It’s Not Getting Any Easier

By: Russ Kamp, CEO, Ryan ALM, Inc.

I wish for you and your family, friends, and acquaintances a joyous holiday season. I hope that 2026 proves to be an incredibly wonderful year in which the average American once again prospers. As regular readers of this blog know, I mostly focus my attention of DB pension plans, but I’ll occasionally write about the struggles that the American worker faces funding a defined contribution (DC) plan, such as a 401(k). A few months back, I wrote about the burden of homeownership on the American worker and the impact paying roughly 50% of the median household income has on one’s ability to then fund a retirement program.

Unfortunately, it isn’t getting any easier. I read today in the WSJ that the average monthly car payment is now >$750 per month. Oh, my! It is leading buyers of these cars to take out 8-, 9-, and 10-year auto loans. Can you imagine the interest that is paid on a 10-year loan? I suspect that most of today’s car buyers aren’t buying Lamborghinis. Folks not living in areas where mass transportation is abundant are forced to have a car available to get them to work. It is an essential expenditure, just as owning or renting a home/apartment.
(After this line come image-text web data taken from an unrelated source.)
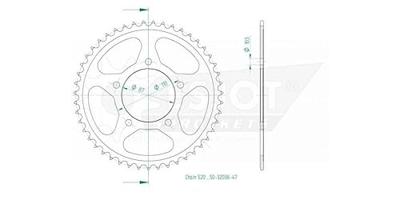 ESJOT Chain wheel 520 47z steel black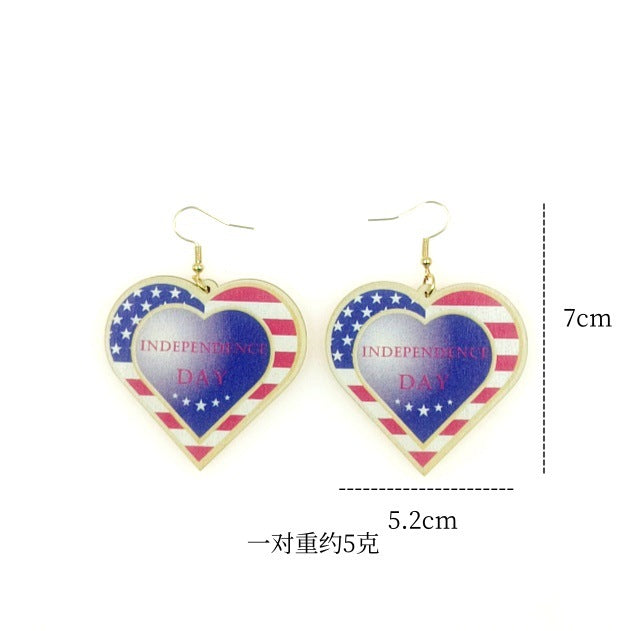 Wholesale American Independence Day Sunflower Heart Print Wood Earrings ACC-ES-Yinx004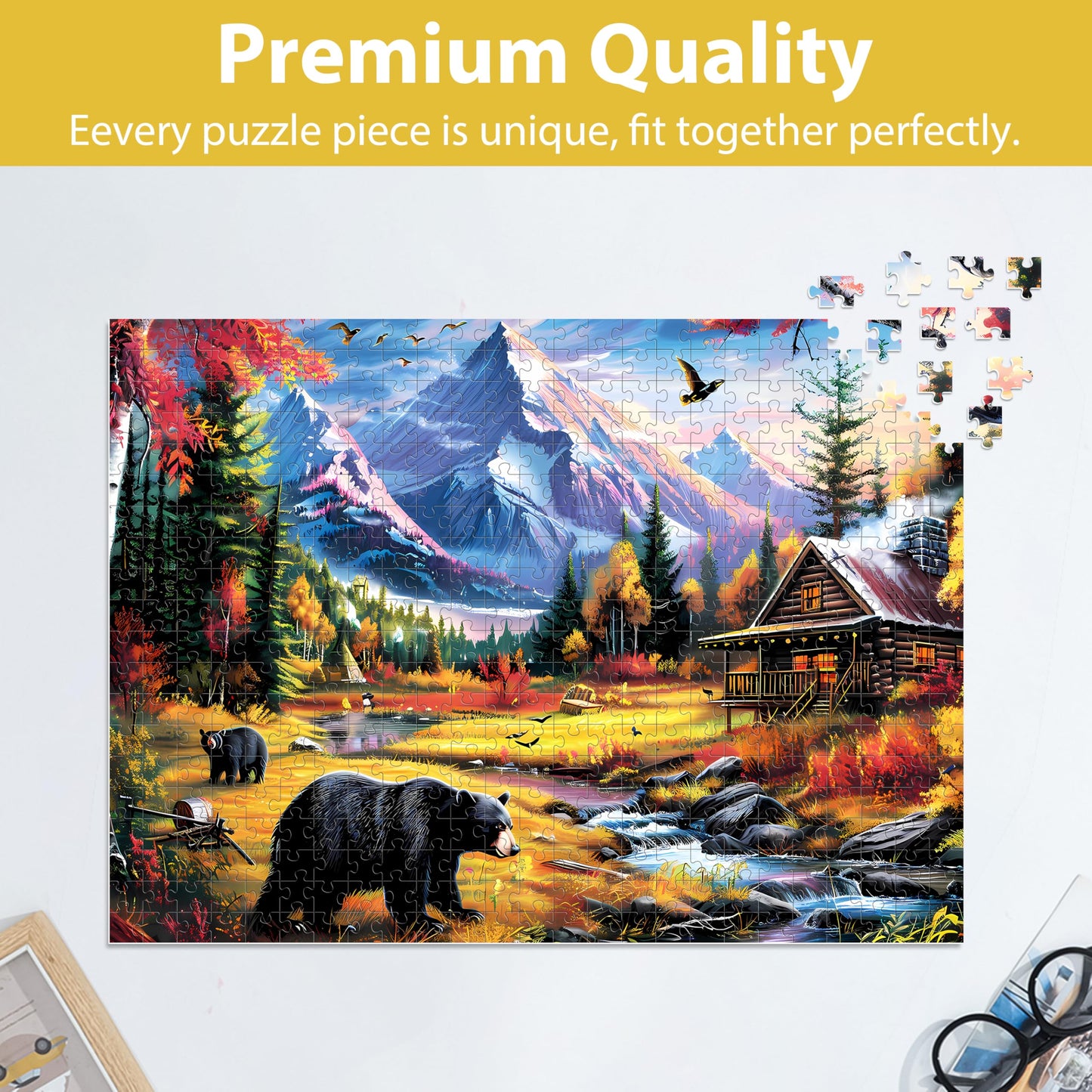 Jeacirio 500-Piece Bear Mountain Nature Puzzle – 20.5 x 15 in, Recycled Paperboard, Poster Included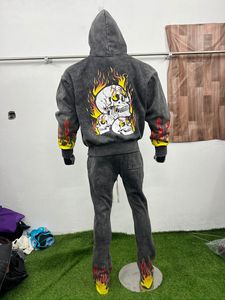 Survêtement décontracté à capuche pour homme, couleur unie, effet délavé, prix bas, respirant, impression de logo personnalisée, service OEM, best-seller hiver 2025 - Product Image 2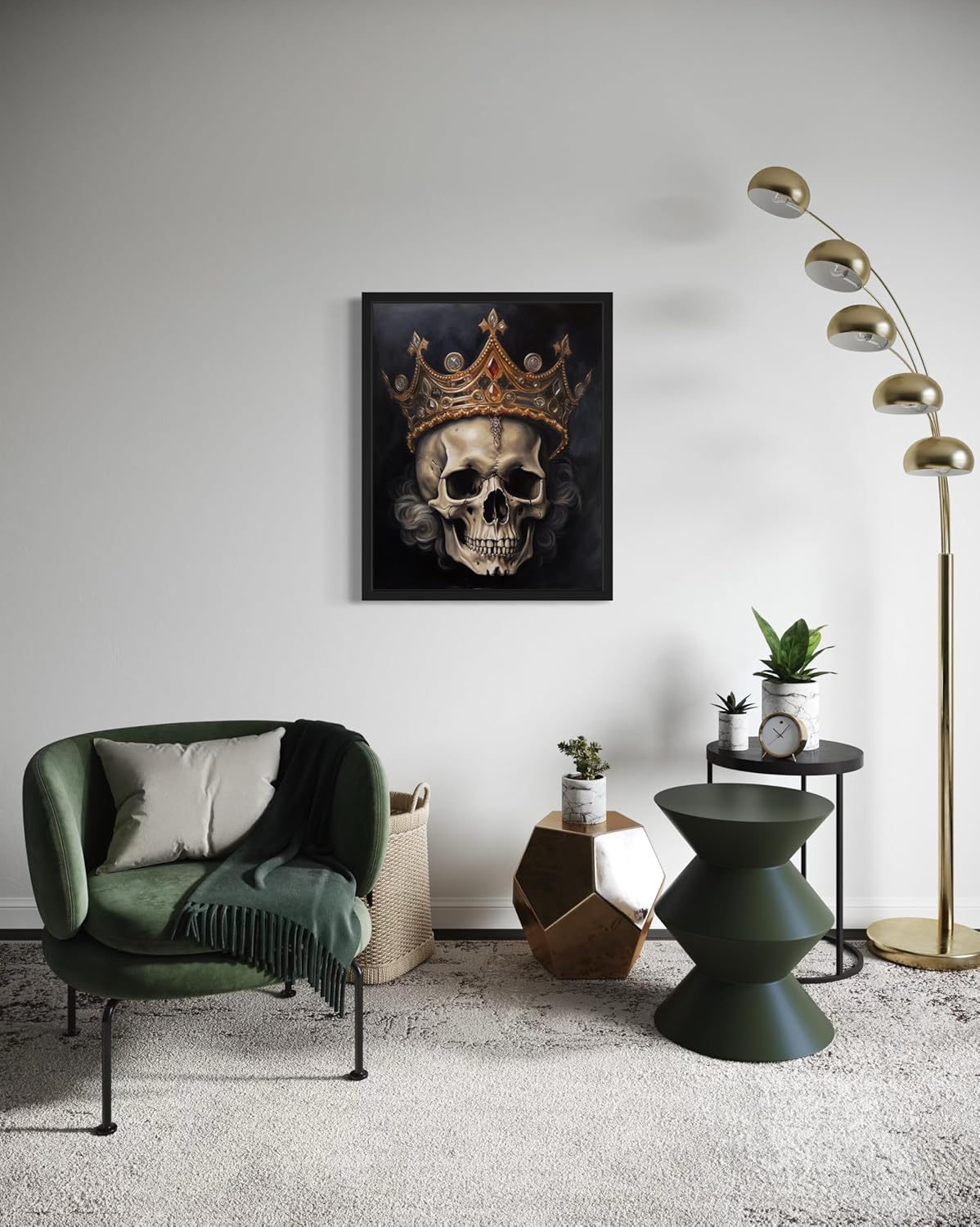 Skull Queen Poster Art Print, Halloween Scary Vintage Wall Art Academia Spooky Painting Decoration for Horror Prints, Gothic Posters Bedroom Decor 89 (Skull Queen, 16 x 20 inches, Black Frame)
In addition, I read yesterday that wage growth continues to moderate, with average hourly earnings only increasing by 3.5% for the 12-months ending November 30, 2025. That represents the slowest pace since 2021, and well below the near 6% peak reached in early 2022. As a result, an incomprehensible 57% of Americans rely on financial support from family or friends. Among parents with adult children, 40% provide ongoing support, with 53% drawing on retirement savings to provide the assistance. Given the cost of housing, it shouldn’t be surprising that 49% live with their adult children or more likely, the adult children are living with them.

Given these financial realities, do we really believe that self-funding a retirement program is truly in the cards for the average American worker? The financial burdens placed on them through costs associated with housing, healthcare, education, childcare, transportation, food, utilities, etc. is crushing. We have a bifurcated society at this time with too few halves actively participating. I don’t think that works longer-term for any economy. It certainly is not going to work when roughly 20% of the American population is 65-years old or older by an estimated 2030.

And Now Utility Bills!

By: Russ Kamp, CEO, Ryan ALM, Inc.

Electric payment company Payless Power released a report showing how Americans are being forced to choose between keeping the lights on, buying groceries, or paying for medicine. They conducted a survey of 1,069 people, including nearly half of whom came from low-income households, and regrettably 39% said they’d fallen behind on electricity payments in the past year.

Incredibly, more than 30% received at least one shutoff notice, while 11% had their power cut off due to missed payments. “Beyond the financial stress, high electricity prices are creating real safety risks,” Payless Power said. “More than half of low-income households said they went without heat or air conditioning for several days in the past year because they couldn’t afford it.”

The impact of having one’s electricity shut off has led roughly 30% of the respondents to feel physically unsafe at home during extreme temperatures. Not unlike the challenging economic times found during the Great Depression, nearly one in four sent children or pets away from their home to escape dangerous indoor conditions.

More than half (52%) of low-income households cut back on groceries to pay utility bills, while 16% skipped medication or medical care. Another 19% reduced transportation or internet spending, and 5% missed rent or mortgage payments. As you can imagine, larger families are hit hardest, as households with five or more people were nearly twice as likely to fall behind as those homes with two or fewer individuals at home.

Rising utility costs come as households are already stretched thin by higher housing costs and food prices compounded by a deteriorating labor market. Research from Goldman Sachs shows consumers are absorbing >50% of the cost of President Trump’s widespread tariffs. In a Harris/Axios poll, 47% of Americans said groceries are more difficult to afford than they were in September 2024.

Lastly, as of Q2’25, Moody’s and the Federal Reserve estimate that the top 10% of income earners in the U.S. account for 49.2% of the consumption. This is the highest percentage on record dating back to when data collection began in 1989. A level of concentration such as this is NOT good for the long-term viability of the U.S. economy.